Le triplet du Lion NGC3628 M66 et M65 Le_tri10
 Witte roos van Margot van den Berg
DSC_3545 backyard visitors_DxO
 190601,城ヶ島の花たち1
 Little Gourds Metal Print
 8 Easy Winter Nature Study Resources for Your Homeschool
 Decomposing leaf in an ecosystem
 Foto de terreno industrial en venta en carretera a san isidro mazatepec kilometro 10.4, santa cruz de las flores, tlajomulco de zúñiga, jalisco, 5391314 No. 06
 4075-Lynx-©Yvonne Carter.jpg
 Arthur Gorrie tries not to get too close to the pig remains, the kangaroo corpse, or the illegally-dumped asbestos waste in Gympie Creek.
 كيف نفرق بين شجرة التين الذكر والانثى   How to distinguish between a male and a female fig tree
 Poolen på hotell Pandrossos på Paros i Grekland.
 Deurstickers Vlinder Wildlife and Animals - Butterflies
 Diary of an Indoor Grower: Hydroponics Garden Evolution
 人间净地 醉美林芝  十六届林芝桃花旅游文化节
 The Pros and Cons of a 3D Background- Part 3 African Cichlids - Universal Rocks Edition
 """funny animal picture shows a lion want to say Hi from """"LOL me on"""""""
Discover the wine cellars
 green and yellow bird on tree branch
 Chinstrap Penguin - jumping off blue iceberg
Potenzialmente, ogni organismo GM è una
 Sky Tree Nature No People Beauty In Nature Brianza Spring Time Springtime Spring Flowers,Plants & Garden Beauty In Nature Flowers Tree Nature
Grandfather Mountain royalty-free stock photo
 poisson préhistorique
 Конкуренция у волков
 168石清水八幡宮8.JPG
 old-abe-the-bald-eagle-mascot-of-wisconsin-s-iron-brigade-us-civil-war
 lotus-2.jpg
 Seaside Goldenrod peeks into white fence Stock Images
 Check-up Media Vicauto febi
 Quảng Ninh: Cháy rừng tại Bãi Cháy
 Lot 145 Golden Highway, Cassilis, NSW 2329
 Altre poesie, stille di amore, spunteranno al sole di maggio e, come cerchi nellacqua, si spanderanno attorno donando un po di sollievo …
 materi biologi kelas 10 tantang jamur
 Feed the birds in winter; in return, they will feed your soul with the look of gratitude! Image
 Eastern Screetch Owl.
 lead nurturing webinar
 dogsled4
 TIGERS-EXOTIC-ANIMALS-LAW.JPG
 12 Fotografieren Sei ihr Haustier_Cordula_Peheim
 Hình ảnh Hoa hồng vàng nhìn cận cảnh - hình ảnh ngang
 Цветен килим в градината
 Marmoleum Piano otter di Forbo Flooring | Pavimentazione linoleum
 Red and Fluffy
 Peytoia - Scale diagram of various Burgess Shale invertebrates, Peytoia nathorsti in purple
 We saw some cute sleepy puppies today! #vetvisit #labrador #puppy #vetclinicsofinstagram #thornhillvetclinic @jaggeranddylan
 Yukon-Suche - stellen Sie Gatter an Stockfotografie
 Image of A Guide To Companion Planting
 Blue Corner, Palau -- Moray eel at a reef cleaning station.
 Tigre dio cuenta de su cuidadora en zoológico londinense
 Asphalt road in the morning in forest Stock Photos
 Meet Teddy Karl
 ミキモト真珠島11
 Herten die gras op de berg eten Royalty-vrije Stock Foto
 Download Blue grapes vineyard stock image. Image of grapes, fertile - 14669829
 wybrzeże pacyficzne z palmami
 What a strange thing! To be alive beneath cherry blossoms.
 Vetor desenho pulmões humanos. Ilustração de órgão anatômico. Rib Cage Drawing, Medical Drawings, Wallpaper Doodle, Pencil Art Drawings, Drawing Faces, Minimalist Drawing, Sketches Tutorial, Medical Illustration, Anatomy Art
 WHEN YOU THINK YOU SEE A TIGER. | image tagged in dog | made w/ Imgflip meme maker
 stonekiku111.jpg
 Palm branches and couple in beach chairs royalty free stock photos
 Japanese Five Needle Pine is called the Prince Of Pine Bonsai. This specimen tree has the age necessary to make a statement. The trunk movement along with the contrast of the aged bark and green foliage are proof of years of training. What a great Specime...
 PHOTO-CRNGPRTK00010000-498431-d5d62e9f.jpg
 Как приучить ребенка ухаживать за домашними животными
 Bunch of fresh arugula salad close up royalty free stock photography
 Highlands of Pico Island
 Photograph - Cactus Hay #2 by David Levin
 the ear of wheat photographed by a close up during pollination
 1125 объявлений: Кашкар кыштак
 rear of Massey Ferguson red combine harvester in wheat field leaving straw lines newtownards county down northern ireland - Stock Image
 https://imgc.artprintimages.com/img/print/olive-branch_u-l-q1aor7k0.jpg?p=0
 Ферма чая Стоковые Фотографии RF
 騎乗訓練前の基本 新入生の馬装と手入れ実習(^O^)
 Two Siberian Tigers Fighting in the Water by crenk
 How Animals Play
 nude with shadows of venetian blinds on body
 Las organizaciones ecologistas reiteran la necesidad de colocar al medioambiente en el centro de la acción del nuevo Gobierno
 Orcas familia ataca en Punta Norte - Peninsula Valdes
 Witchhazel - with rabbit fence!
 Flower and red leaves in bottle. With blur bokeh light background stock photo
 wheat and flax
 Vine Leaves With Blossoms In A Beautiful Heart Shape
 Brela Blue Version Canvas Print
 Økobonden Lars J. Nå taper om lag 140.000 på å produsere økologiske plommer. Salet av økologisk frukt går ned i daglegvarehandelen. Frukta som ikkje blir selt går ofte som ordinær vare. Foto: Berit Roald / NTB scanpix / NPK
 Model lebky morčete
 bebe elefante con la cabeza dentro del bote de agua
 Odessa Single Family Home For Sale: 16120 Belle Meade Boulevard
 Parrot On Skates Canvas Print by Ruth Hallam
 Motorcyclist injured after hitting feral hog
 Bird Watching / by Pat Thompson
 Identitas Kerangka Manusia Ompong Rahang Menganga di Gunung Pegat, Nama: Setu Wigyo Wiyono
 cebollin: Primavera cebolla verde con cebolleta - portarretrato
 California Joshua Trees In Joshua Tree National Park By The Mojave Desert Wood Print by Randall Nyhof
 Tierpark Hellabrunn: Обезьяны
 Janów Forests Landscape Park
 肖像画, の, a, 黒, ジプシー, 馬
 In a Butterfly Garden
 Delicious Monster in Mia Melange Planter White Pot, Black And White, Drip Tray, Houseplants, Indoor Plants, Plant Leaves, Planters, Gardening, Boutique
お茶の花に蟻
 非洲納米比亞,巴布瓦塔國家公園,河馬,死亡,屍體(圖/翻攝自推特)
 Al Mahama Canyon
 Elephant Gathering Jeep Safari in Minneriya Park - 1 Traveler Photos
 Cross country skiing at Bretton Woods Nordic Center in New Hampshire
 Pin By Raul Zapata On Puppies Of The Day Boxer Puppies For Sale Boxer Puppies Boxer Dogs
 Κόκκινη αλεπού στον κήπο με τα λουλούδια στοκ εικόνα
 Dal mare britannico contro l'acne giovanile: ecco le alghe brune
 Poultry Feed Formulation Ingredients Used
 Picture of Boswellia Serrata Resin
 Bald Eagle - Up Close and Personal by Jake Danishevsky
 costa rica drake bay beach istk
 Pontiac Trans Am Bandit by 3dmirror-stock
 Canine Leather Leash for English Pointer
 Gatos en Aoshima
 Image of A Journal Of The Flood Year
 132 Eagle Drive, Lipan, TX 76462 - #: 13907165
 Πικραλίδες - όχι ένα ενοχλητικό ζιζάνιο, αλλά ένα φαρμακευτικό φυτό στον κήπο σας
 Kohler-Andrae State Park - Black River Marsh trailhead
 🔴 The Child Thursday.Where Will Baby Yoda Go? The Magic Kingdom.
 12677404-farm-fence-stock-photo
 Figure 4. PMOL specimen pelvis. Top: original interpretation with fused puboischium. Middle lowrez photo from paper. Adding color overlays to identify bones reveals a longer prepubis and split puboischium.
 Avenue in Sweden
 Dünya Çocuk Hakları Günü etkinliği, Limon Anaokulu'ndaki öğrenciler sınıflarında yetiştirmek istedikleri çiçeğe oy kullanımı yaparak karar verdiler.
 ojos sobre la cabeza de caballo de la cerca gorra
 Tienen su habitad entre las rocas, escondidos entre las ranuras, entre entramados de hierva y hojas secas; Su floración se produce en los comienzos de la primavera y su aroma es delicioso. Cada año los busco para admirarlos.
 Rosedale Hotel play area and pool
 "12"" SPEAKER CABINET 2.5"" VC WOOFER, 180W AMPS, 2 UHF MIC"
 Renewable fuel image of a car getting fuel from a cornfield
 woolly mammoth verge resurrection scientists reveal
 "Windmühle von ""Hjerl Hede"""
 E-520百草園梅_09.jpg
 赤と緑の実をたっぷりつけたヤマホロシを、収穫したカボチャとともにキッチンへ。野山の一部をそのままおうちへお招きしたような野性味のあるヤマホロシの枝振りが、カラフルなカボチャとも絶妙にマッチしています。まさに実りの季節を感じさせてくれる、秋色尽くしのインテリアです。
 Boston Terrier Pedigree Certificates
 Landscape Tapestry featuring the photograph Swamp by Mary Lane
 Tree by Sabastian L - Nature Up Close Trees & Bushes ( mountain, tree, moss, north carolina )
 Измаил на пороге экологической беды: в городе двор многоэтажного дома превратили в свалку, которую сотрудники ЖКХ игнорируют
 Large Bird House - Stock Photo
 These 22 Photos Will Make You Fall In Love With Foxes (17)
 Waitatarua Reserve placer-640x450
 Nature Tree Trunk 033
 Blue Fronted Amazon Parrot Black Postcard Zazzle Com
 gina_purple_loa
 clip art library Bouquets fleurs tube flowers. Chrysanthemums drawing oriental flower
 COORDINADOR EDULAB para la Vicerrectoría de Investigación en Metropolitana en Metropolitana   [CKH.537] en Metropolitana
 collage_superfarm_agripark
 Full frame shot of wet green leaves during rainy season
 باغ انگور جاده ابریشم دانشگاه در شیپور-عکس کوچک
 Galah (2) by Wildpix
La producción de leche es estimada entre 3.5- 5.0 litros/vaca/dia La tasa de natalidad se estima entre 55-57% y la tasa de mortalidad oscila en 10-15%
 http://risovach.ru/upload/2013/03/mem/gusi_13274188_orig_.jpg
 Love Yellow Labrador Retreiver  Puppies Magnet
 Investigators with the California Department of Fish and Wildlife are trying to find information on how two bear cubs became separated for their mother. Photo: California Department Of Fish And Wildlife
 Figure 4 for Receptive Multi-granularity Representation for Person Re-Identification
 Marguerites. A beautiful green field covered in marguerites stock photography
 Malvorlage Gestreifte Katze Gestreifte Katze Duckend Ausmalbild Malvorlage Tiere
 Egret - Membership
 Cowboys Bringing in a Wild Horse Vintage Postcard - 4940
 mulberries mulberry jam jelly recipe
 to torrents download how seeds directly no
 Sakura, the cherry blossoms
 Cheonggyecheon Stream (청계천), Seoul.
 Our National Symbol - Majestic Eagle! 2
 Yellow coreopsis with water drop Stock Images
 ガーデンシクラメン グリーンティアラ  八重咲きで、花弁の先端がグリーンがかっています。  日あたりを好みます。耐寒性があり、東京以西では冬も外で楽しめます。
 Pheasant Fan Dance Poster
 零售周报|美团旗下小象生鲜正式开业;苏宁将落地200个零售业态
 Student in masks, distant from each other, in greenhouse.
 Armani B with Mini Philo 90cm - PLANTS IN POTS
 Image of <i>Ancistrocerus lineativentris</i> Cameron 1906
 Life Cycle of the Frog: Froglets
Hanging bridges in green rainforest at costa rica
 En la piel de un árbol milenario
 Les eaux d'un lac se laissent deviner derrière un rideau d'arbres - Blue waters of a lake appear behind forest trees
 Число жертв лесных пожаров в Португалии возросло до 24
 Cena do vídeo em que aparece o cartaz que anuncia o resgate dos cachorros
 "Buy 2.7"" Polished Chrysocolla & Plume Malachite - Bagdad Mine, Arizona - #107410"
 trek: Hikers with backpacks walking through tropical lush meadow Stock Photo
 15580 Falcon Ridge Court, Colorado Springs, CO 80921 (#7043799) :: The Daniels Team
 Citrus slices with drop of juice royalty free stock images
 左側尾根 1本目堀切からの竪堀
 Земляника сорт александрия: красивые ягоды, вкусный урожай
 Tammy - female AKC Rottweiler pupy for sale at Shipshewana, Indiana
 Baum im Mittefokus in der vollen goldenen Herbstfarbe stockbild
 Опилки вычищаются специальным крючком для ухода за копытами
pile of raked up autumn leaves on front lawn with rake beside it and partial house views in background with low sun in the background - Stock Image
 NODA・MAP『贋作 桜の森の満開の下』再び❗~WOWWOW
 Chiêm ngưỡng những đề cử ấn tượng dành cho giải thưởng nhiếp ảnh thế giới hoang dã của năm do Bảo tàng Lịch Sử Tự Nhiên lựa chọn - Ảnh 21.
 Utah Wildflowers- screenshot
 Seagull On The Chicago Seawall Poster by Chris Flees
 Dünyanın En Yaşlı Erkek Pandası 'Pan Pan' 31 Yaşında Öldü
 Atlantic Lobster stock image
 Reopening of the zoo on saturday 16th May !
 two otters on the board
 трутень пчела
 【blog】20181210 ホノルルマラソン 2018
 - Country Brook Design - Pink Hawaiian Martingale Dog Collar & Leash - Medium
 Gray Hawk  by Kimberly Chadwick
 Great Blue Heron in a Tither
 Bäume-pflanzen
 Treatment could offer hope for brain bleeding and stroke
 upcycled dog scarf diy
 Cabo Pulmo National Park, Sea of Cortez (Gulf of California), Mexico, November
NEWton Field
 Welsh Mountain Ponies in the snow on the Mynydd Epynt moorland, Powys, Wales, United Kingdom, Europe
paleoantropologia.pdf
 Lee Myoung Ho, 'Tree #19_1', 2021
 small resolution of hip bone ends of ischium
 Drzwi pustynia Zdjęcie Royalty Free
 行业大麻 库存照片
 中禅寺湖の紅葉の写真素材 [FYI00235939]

★ ★ ★

Exact duplication is required for the lines above, from the line that contains "California Joshua Trees" to the line that contains "Cross country skiing", inclusive; omit all others.

_Reply_.
 California Joshua Trees In Joshua Tree National Park By The Mojave Desert Wood Print by Randall Nyhof
 Tierpark Hellabrunn: Обезьяны
 Janów Forests Landscape Park
 肖像画, の, a, 黒, ジプシー, 馬
 In a Butterfly Garden
 Delicious Monster in Mia Melange Planter White Pot, Black And White, Drip Tray, Houseplants, Indoor Plants, Plant Leaves, Planters, Gardening, Boutique
お茶の花に蟻
 非洲納米比亞,巴布瓦塔國家公園,河馬,死亡,屍體(圖/翻攝自推特)
 Al Mahama Canyon
 Elephant Gathering Jeep Safari in Minneriya Park - 1 Traveler Photos
 Cross country skiing at Bretton Woods Nordic Center in New Hampshire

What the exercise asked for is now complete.